Vollends gilt das für die Auslegung der beiden Klarinettensonaten. Sie werden in umgekehrter Reihenfolge präsentiert: die melancholische Nummer zwei in Es-dur erscheint auf der CD an erster Stelle, die etwas offenere erste in f-moll mit ihrem volkstümlichen Allegretto im Dreivierteltakt und ihrem spritzigen Finale zum Ausklang. Das wirkt vom Spannungsverlauf her plausibel, widerspricht jedoch den biographischen Umständen. Durch die Begegnung mit dem seinerzeit ausserordentlich berühmten Klarinettisten Richard Mühlfeld, von dessen Spiel sich der Komponist verzaubern liess, kam Brahms noch einmal zu einem letzten Schaffensschub, der freilich bald wieder in düstere Gefilde führte.
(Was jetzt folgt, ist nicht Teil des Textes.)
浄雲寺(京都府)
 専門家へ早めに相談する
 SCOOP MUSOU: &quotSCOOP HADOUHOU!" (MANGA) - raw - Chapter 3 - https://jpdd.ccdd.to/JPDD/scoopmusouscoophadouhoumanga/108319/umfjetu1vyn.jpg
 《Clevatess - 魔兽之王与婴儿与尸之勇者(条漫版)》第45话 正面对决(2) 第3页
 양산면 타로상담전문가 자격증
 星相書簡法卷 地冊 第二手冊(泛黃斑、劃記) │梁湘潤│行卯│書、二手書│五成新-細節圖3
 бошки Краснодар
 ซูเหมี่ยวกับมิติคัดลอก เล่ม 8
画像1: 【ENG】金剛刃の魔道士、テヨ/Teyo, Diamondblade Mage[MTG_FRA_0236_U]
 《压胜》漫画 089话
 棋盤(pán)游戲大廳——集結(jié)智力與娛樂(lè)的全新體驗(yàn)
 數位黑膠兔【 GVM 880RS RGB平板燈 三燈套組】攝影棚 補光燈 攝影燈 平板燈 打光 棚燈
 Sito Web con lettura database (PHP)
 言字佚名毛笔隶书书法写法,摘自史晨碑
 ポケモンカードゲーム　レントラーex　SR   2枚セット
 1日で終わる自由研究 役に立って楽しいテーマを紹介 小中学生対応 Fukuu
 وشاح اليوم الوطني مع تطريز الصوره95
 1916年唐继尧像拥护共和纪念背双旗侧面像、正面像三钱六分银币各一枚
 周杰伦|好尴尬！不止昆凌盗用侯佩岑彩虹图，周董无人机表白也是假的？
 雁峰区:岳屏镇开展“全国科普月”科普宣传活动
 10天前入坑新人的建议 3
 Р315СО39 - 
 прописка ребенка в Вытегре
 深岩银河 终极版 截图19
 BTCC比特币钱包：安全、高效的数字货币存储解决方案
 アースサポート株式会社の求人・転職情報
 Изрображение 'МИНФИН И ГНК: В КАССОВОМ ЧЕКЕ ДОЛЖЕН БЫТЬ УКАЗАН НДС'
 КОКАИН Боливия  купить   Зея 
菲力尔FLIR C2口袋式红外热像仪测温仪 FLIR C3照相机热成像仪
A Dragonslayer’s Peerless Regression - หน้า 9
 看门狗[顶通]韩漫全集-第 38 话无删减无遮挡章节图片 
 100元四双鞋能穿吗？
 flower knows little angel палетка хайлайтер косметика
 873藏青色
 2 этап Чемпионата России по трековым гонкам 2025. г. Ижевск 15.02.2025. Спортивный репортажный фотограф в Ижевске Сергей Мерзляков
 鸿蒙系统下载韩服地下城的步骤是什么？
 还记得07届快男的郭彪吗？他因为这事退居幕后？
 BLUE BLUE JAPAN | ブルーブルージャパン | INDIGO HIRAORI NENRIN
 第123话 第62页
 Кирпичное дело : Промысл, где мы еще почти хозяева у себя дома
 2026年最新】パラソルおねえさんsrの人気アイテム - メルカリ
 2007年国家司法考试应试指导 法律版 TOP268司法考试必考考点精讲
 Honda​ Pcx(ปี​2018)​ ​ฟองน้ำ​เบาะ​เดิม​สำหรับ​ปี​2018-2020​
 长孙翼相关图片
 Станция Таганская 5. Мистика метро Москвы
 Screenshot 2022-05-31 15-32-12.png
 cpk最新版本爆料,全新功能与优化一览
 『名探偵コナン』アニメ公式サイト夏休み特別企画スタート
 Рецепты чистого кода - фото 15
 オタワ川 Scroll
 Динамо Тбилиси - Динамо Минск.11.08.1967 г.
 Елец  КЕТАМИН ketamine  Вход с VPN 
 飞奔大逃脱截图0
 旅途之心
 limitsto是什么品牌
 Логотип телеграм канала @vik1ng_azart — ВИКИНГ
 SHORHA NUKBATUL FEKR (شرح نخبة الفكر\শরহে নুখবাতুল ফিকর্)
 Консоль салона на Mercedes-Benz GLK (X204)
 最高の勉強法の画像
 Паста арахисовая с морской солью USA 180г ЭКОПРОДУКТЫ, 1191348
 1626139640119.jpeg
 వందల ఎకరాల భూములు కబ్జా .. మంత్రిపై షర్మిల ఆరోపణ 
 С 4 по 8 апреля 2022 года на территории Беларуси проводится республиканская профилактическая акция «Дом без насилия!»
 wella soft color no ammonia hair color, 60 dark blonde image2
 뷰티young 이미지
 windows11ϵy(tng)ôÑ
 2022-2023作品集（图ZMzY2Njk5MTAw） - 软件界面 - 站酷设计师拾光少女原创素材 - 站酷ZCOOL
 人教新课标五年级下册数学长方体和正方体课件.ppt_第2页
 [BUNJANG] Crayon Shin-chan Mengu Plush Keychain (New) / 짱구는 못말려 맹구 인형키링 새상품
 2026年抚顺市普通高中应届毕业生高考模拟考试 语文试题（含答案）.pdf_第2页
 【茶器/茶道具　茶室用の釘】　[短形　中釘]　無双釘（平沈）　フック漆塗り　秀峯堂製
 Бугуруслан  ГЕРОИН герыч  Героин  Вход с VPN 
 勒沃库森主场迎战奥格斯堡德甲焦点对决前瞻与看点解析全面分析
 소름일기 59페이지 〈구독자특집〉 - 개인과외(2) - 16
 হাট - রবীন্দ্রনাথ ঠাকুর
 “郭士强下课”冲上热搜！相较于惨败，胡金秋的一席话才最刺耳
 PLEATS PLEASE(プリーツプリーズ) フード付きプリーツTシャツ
Mit welcher Sensibilität Schiff und Widmann diese Musik in die Hand nehmen, lässt keine Wünsche offen. Mit dunklem, jederzeit geschmeidigem Ton wartet der Pianist auf, weite Bögen und sanfte Artikulation bringt der Klarinettist ein, und beides geschieht in vollkommener Übereinstimmung.

Ganz besonders gelungen ist in dieser Aufnahme die zarte Es-dur-Sonate op. 120 Nr. 2. Beide Musiker sind eben Meister des Leisen, und genau das ist hier gefragt. Hauchzart das Pianissimo, zu dem Jörg Widmann in der Lage ist – ein Pianissimo, das sich vom Piano noch durchaus abhebt. Und in weicher, sinnlicher Kantabilität gehalten das Dolce, das András Schiff seinem von der Bauart her perkussiven Instrument entlockt. Auch in diesem Stück hat der Pianist immer wieder so vollgriffig zu wirken, wie es nun einmal zu Brahms gehört – nur geschieht das hier ohne jeden Lärm, ohne jeden Druck, sondern in schlanker Schönheit des Tons. Und in aller Klarheit der Stimmführung; das Kontrapunktische im Klaviersatz arbeitet Schiff sehr schön heraus, so dass es selbst in dem wie ein Monolog angelegten Kopfsatz dieser Sonate zu lebhaftem Dialog mit Widmann kommt. Nicht zuletzt lässt sich auch in dieser Aufnahme erleben, mit welch diskreter Selbstverständlichkeit Schiff Spielmanieren des späten 19. Jahrhunderts pflegt, das Vorschlagen der Basstöne etwa, das leichte Arpeggieren oder die Simulation einer dynamischen Steigerung durch eine Modifikation des Tempos. Das alles belebt den leisen Ton in hinreissender Weise.

Johannes Brahms: Die zwei Klarinettensonaten op. 120, Jörg Widmann: Intermezzo. Mit Jörg Widmann (Klarinette und András Schiff (Klavier). ECM 4819512. CD, Aufnahme 2018, Publikation 2020.